> **Set task A**:
List every edge of the example tree named in the vertex cover passage.
> **Set task B**:
Pick up the vertex cover passage right after its final sentence and keep writing.

> **Document extract**:
------------------------------
The Dual of Independent Set

A vertex cover is a set of nodes such that every edge in the tree has at least one endpoint in the set. You want the smallest such set.

        1
       / \
      2    3
     / \    \
    4   5    6

Edges: (1,2), (1,3), (2,4), (2,5), (3,6). You need to pick nodes so every edge is "covered."

One valid cover: {2, 3}. Edge (1,2) is covered by 2. Edge (1,3) is covered by 3. Edge (2,4) is covered by 2. Edge (2,5) is covered by 2. Edge (3,6) is covered by 3. That's only 2 nodes — but does it work? Edge (2,4): 2 is in the set. Edge (2,5): 2 is in the set. Yes, {2, 3} covers everything.

But can we do it with fewer? With just {2}? Then edge (1,3) has neither 1 nor 3 selected. No good.

Like max independent set, this is NP-hard on general graphs. On trees, one postorder pass.

The Duality

Here's something that connects this lesson to the last one: on any graph, a set \(S\) is an independent set if and only if \(V \setminus S\) (all other nodes) is a vertex cover.
------------------------------
[Data items]
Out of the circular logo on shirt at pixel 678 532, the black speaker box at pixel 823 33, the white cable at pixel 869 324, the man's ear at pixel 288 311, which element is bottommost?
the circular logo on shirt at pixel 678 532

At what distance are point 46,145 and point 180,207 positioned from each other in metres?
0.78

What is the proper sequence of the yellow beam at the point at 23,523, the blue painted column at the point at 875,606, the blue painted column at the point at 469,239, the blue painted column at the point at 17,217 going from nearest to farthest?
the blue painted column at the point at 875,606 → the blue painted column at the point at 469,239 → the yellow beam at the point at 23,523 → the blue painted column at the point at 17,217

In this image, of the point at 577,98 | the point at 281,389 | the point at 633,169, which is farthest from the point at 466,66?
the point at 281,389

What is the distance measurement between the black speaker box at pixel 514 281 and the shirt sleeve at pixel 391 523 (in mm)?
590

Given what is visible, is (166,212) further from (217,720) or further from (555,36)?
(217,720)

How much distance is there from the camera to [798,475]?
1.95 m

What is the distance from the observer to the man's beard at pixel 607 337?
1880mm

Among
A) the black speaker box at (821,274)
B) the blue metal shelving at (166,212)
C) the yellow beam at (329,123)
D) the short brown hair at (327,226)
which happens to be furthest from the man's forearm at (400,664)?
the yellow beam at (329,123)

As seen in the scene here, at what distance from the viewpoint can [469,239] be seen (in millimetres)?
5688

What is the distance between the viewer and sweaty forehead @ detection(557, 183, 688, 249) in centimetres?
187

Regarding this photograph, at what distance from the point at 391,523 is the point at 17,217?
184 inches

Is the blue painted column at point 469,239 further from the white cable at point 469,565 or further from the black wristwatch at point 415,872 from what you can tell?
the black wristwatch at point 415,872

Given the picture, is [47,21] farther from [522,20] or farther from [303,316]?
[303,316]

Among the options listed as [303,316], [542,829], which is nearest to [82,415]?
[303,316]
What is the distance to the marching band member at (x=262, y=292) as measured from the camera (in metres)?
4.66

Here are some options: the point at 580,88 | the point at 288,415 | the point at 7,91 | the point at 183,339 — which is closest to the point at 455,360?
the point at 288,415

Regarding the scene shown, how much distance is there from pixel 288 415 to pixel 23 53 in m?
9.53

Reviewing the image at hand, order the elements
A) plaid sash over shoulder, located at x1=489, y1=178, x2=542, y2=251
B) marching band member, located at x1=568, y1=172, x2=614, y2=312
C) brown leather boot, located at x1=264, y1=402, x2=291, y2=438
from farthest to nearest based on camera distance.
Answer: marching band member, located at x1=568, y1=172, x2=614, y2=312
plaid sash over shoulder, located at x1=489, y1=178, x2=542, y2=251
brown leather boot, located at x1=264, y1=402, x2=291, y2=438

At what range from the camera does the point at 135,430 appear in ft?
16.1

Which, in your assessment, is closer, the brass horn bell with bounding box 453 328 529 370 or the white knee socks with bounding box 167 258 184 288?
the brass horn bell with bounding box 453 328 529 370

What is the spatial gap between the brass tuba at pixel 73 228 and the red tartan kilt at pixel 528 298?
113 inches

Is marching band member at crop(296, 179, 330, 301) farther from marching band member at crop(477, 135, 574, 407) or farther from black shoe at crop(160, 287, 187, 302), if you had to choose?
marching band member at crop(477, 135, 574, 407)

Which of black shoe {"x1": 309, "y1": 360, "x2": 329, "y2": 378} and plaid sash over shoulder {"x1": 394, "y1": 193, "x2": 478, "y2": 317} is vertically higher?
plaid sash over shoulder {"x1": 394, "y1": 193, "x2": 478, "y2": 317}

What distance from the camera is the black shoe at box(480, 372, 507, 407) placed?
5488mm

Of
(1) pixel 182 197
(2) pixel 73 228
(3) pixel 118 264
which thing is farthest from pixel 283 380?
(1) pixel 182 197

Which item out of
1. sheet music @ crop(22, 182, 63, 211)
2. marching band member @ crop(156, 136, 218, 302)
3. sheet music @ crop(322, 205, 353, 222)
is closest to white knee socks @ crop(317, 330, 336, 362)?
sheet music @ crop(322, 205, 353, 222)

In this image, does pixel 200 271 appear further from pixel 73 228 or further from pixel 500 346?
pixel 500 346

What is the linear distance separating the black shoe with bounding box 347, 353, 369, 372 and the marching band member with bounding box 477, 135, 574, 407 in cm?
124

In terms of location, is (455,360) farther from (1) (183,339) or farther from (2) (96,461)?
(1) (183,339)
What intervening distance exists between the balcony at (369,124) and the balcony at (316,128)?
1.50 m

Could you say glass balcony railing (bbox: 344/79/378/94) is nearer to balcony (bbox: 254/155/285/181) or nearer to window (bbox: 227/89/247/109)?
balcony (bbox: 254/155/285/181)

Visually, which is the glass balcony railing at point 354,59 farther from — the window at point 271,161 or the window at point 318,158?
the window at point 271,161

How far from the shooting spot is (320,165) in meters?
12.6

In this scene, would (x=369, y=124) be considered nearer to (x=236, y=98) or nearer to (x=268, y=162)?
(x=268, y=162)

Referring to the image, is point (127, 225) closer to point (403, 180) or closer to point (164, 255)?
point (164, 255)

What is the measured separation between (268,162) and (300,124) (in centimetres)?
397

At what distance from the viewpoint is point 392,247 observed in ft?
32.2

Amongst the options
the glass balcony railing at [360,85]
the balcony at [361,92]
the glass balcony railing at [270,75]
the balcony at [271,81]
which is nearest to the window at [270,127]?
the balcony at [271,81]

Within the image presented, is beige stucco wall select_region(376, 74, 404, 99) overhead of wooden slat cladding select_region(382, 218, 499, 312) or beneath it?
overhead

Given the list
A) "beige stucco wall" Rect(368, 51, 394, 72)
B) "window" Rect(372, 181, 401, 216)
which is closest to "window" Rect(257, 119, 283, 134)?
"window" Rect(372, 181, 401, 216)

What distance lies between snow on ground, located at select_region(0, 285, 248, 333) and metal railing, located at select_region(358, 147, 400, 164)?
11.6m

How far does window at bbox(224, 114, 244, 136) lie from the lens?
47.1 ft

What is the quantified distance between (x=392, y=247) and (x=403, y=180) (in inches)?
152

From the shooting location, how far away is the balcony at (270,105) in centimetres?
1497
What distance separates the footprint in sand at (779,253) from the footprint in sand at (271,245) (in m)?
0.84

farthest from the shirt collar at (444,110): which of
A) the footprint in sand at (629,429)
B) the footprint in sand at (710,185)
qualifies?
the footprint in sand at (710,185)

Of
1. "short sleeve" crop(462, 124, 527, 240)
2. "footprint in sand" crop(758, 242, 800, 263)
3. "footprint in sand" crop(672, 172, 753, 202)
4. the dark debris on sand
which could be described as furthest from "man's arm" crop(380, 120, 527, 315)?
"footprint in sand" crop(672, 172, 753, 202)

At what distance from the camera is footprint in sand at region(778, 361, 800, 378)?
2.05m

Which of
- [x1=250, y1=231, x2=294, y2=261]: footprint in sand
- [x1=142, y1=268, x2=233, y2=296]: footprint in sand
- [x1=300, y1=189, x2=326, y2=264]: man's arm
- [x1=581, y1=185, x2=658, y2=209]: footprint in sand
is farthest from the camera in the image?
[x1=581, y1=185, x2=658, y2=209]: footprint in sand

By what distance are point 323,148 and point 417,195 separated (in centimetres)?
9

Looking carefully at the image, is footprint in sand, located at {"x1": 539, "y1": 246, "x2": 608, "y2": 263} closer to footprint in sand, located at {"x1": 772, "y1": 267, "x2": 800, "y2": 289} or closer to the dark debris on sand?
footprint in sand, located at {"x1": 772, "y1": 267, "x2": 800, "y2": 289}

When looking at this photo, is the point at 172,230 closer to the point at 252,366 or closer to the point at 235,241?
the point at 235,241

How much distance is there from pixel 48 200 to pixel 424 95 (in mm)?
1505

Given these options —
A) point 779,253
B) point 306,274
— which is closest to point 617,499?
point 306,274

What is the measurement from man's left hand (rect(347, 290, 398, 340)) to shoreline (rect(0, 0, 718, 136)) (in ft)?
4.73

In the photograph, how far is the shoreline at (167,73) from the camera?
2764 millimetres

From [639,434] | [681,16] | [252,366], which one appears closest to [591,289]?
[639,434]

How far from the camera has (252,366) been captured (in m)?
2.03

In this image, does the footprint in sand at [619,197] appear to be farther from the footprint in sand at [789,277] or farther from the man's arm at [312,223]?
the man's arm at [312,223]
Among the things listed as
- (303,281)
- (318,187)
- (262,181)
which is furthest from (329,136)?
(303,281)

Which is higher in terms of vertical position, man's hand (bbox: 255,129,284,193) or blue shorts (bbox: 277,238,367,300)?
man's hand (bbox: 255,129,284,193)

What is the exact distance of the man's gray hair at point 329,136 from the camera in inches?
------------------------------
> **Exercise result A**:
(1,2), (1,3), (2,4), (2,5), (3,6)

> **Exercise result B**:
Think about why. If \(S\) is independent, no edge has both endpoints in \(S\). So every edge has at least one endpoint outside \(S\) — which is exactly what "vertex cover" means for \(V \setminus S\).

This gives us a direct relationship:

\[\text{max independent set size} + \text{min vertex cover size} = n\]

You already know how to compute max independent set. So you could just compute \(n - \text{MIS}\) and be done. But it's worth seeing the DP directly — the recurrence is different, and you'll need it for problems where the duality doesn't apply cleanly.

Vertex cover duality: independent set and vertex cover are complements

The DP

Two states per node, just like before:

  • \(\text{dp}[\text{node}][0]\) = minimum cover size if this node is NOT in the cover
  • \(\text{dp}[\text{node}][1]\) = minimum cover size if this node IS in the cover

Not in cover: The edge from this node to each child must still be covered. Since this node isn't in the cover, every child MUST be in the cover. No choice.

\[\text{dp}[\text{node}][0] = \sum_{\text{child}} \text{dp}[\text{child}][1]\]

In cover: This node covers the edge to each child. So each child is free to be in or out — pick whichever is cheaper.

\[\text{dp}[\text{node}][1] = 1 + \sum_{\text{child}} \min(\text{dp}[\text{child}][0],\ \text{dp}[\text{child}][1])\]

The answer is \(\min(\text{dp}[\text{root}][0],\ \text{dp}[\text{root}][1])\).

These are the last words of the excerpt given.